=== GIVEN DATA ===
<<<<

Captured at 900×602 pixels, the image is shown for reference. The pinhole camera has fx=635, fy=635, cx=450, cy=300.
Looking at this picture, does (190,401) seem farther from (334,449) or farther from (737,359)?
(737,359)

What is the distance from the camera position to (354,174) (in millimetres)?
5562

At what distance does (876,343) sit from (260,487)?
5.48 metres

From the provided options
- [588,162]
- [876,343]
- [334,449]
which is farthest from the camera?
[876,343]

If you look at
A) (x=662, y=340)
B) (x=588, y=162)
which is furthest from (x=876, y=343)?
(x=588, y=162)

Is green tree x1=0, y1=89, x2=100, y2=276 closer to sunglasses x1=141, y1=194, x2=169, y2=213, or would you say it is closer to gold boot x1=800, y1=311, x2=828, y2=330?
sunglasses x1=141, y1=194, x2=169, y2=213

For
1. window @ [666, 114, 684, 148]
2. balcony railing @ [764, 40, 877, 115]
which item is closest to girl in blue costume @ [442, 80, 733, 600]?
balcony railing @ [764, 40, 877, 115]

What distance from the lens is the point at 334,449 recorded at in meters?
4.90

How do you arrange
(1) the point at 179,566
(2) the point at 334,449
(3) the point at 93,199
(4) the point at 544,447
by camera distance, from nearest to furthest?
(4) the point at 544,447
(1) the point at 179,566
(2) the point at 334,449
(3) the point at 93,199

>>>>
<<<<

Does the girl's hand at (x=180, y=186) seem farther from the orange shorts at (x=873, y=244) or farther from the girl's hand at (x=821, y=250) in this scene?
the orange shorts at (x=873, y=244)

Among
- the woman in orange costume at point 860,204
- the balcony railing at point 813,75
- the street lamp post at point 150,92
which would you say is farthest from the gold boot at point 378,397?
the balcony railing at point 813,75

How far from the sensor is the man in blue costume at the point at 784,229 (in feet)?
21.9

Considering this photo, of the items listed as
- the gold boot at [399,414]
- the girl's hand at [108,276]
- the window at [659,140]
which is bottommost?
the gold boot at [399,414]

>>>>
<<<<

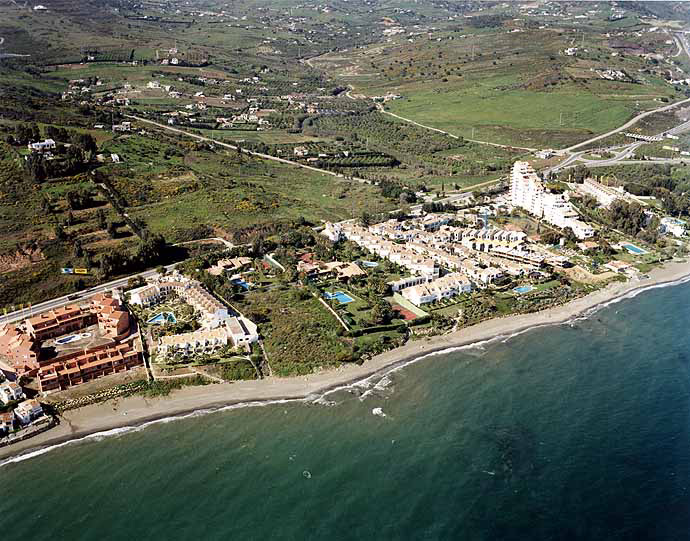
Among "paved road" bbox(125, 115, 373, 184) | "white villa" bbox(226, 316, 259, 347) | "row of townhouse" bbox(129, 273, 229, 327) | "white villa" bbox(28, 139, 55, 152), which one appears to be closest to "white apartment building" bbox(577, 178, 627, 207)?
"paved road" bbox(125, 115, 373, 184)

>>>>

=== WHAT IS REQUIRED ===
In the listing above, how many lines contain the string "blue"? Matching is case-sensitive. Reply with the number only.

=== SOLUTION TO THIS TASK ===
2